** WORK REQUEST **
Continue the news article on Hendrick Motorsports' strong start to the NASCAR season, picking up after its final sentence.

** SUPPLIED PASSAGE **
[Start of Attachment]

Hendrick team off to quick start with two wins
CHARLOTTE, N.C.
Hendrick Motorsports celebrates each race win with a Victory Bell that is carted across the campus for every employee to ring.
If not for the pandemic, the bell would have made two trips so far this season.
The Hendrick folks believe the count should actually be at four.
Hendrick Motorsports is off to a blazing start this season with two wins through NASCAR’s first four races, a marked uptick for an organization that went deep into the schedule the last few years before its program found a rhythm.
William Byron and Kyle Larson have Hendrick on a two-race streak heading into this weekend’s race at Phoenix Raceway, where Chase Elliott won in November to clinch his first Cup Series championship. Elliott and Alex Bowman are winless through the first month, but Bowman won the pole for the Daytona 500 and Elliott, a week after a runner-up finish in that marquee event, had the field covered at Daytona’s road course until a questionable caution jumbled the end of the race.
“I mean, certainly the Hendrick guys have come to play,” said Kyle Busch, a former Hendrick driver who has since won two Cup championships with Joe Gibbs Racing.
The momentum is a carryover from last season when Elliott gave Rick Hendrick his first title since Jimmie Johnson won it in 2016. The team had failed to advance a driver into the championship round in the three years between titles, a stretch that included an embarrassing 2018 season in which Elliott accounted for the only three wins for the entire organization.

[End of Attachment]

** INFORMATION SHOWN **
[Start of Attachment]

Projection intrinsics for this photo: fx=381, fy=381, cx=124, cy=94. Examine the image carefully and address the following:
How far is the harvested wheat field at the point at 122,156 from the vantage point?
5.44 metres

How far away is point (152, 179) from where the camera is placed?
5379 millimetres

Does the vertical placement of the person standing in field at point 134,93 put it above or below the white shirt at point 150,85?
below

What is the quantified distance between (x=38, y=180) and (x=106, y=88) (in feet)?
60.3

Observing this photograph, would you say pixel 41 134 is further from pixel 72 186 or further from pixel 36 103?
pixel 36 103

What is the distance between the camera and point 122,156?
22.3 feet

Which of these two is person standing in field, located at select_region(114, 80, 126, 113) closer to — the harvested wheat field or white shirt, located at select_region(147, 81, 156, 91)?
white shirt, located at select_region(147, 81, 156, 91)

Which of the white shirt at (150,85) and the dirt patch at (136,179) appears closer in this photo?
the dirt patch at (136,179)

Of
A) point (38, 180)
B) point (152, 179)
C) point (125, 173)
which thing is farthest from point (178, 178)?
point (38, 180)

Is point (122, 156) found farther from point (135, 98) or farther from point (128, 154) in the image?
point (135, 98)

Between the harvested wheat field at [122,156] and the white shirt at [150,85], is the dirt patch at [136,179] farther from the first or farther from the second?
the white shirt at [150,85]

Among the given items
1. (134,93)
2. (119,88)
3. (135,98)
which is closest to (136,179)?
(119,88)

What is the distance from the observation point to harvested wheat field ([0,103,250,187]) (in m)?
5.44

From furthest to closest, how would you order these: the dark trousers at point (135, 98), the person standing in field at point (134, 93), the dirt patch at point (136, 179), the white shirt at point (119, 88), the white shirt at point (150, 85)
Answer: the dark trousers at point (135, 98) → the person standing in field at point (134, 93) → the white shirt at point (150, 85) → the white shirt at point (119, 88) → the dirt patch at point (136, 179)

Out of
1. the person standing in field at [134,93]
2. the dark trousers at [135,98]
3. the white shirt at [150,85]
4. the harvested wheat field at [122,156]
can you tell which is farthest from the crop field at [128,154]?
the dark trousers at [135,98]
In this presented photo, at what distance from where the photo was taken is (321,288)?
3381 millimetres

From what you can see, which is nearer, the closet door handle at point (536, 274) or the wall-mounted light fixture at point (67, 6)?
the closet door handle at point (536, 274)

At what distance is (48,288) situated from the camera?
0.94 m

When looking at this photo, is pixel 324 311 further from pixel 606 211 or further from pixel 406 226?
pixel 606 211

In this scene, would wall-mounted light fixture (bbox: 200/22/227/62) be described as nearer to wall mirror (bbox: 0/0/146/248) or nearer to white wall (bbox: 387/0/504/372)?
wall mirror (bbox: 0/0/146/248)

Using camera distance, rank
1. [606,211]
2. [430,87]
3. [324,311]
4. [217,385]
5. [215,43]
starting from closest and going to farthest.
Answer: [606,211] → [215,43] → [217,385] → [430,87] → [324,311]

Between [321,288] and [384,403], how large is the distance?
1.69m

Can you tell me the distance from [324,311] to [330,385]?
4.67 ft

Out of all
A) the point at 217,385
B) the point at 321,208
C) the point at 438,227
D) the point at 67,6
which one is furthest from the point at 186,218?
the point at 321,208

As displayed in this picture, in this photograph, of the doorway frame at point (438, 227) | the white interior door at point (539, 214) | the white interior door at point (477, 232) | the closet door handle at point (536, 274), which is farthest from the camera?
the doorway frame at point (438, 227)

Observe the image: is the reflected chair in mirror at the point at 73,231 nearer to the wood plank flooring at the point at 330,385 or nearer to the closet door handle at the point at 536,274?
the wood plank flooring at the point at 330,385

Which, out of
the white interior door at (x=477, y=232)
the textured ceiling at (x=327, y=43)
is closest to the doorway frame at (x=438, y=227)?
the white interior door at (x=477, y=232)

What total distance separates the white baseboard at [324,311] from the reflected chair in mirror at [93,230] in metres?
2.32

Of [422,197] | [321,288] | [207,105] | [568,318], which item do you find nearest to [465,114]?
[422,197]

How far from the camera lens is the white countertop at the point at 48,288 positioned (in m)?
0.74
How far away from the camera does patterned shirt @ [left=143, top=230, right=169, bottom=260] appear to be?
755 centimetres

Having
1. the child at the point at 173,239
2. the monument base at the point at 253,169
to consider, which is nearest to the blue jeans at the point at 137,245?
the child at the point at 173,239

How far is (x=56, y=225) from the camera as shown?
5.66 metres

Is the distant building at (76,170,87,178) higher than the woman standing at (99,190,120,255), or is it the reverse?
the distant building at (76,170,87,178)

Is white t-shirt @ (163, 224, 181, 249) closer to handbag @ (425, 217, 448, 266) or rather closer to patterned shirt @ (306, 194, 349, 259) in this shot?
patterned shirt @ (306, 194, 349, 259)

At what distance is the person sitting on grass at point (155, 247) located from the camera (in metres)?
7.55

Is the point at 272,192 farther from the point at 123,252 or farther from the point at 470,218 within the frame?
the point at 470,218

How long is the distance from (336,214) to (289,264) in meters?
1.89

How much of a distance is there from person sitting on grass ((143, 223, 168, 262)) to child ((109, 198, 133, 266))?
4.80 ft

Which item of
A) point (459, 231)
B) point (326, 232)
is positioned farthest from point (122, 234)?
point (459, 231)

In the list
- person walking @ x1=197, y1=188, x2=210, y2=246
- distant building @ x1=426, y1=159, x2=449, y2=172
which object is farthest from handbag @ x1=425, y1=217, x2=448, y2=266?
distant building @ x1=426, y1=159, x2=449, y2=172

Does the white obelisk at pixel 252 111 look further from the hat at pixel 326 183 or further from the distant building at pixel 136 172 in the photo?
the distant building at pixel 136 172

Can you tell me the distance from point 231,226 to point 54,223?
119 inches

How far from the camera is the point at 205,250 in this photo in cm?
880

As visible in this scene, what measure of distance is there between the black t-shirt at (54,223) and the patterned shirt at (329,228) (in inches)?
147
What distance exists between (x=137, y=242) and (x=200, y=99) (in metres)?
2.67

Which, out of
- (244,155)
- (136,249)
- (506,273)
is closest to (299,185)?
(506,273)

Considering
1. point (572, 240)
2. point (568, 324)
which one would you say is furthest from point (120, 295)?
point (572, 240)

[End of Attachment]

** TASK RESPONSE **
The slow rebuild has focused on behind-thescenes reorganizations and improving performance on 1.5-mile tracks.
Hendrick Motorsports trailed its rivals in nearly every statistical category, including victories, at those tracks last season.
But after two stops at the bread-and-butter NASCAR circuits, Hendrick Motorsports is undefeated on intermediate tracks. NASCAR this year has diversified the schedule but there are still two 1.5-mile tracks in the third round of the playoffs, where a win earns an automatic berth into the championship finale.
“We’ve delved in pretty deep as a group to try to get our collective knowledge base higher,” said Chad Knaus, who moved this year to vice president of competition at Hendrick after nearly two decades as a crew chief. “Each team has its own identity, for sure, and the leeway to do whatever it is that they need to do, but they really collectively work together.”
This quick start has given Hendrick 265 victories, just three short of the record held by Petty Enterprises.